Work to do:
1 > Reproduce word for word the stretch of the insurance coverage passage from "Generali correctly asserts" through "Id. at 155.".
2 > Carry the insurance coverage passage further, picking up right after its final sentence.

Excerpt to read:
++++++
Generali correctly asserts that it is not responsible for primary coverage because the policy it issued to Roberts lists a vehicle as the covered automobile which was not involved in the accident. An insurance company may fix the terms of its policies and may insure against certain risks and exclude others. Lofton v. State Farm Mut. Auto. Ins. Co., 192 Ga. App. 154 (384 S.E.2d 245) (1989). In Lofton, the insurance company limited its payment of damages to bodily injury caused by its insured resulting from the ownership, maintenance or use of the insured’s car, which was specifically described in the declarations page. We held that “[b]y the terms of each of the policies, liability coverage exists only for the vehicle listed on the declarations page of each policy.” Id. at 155.
++++++
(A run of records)
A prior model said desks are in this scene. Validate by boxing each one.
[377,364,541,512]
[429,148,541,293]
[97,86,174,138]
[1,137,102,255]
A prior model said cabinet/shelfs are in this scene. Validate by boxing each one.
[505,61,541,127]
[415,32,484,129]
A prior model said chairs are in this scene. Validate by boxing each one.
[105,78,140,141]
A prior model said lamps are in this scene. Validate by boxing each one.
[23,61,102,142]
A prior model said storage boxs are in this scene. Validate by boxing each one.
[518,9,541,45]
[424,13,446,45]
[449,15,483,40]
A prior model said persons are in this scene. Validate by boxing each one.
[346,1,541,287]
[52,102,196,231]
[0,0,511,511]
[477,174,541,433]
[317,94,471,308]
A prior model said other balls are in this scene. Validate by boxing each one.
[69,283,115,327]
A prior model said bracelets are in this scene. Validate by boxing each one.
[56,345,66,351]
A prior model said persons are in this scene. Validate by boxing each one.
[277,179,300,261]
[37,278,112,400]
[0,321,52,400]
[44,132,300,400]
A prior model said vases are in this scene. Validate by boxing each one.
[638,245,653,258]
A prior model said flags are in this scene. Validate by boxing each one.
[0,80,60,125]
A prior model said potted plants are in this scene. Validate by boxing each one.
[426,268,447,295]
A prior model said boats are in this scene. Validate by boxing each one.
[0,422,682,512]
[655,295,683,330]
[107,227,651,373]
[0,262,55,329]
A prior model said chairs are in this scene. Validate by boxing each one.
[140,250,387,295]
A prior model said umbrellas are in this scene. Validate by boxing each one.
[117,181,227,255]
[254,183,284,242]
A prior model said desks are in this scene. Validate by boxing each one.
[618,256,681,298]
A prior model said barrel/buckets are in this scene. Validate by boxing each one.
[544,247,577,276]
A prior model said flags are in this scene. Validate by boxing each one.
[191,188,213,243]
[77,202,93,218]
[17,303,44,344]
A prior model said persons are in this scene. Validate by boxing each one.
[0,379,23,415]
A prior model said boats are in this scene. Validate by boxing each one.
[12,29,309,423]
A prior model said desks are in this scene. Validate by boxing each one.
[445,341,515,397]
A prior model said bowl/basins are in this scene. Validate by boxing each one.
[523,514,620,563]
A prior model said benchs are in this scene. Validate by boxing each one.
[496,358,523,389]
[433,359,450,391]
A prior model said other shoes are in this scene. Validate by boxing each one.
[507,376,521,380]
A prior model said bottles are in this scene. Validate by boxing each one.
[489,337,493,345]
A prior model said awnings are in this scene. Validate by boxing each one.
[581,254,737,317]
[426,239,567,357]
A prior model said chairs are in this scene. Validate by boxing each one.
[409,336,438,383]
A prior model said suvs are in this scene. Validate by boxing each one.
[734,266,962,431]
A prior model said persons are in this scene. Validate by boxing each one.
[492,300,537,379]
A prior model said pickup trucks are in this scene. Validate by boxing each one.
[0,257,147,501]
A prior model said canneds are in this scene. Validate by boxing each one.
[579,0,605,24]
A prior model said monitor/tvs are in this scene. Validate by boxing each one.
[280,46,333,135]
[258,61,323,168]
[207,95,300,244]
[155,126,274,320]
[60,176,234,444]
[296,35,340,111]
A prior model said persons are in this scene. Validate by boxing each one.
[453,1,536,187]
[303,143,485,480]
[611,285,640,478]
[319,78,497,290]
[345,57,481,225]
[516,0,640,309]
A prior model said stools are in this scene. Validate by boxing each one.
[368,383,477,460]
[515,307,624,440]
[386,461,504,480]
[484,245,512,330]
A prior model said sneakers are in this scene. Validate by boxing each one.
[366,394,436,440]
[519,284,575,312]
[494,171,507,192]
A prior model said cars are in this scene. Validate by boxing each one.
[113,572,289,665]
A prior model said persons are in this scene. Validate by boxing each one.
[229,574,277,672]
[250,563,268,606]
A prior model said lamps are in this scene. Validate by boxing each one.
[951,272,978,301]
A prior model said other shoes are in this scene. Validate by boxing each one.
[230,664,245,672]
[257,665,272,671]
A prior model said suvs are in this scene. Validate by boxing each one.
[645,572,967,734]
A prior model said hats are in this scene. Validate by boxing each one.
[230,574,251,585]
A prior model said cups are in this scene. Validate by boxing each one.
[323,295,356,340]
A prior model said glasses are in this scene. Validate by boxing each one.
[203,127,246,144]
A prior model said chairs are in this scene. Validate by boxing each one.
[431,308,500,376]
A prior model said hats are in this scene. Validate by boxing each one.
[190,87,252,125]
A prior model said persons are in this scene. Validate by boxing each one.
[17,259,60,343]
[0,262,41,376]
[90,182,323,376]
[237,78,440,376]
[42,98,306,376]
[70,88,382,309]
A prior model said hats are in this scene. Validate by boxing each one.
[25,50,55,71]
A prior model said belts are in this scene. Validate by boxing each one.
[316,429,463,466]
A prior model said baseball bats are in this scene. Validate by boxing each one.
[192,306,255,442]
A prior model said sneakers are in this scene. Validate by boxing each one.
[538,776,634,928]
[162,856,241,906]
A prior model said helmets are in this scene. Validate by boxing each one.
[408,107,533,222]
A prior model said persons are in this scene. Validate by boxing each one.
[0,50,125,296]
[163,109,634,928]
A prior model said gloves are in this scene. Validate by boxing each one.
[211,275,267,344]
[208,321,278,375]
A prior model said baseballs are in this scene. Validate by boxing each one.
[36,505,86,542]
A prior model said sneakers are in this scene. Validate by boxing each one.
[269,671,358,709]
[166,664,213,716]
++++++
Task results:
1 >
Generali correctly asserts that it is not responsible for primary coverage because the policy it issued to Roberts lists a vehicle as the covered automobile which was not involved in the accident. An insurance company may fix the terms of its policies and may insure against certain risks and exclude others. Lofton v. State Farm Mut. Auto. Ins. Co., 192 Ga. App. 154 (384 S.E.2d 245) (1989). In Lofton, the insurance company limited its payment of damages to bodily injury caused by its insured resulting from the ownership, maintenance or use of the insured’s car, which was specifically described in the declarations page. We held that “[b]y the terms of each of the policies, liability coverage exists only for the vehicle listed on the declarations page of each policy.” Id. at 155.

2 >
Based on the foregoing, even though Roberts was driving the vehicle at the time of the accident with Williams, AutoSave and not Generali is primarily responsible for providing insurance coverage for the accident.

Judgment affirmed. Pope, P.J., and Senior Appellate Judge Harold R. Banke, concur.

Action on policy. Cobb Superior Court. Before Judge Bodiford.

McCrimmon McCrimmon, Edward W. McCrimmon, Lisa L. McCrimmon, for appellant.

Lane, O’Brien Caswell, Eugene O’Brien, Michael A. Penn, Richard L. Ormand, Matthew Berry, Pat D. Dixon, Jr., Steven W. Gardner, for appellee.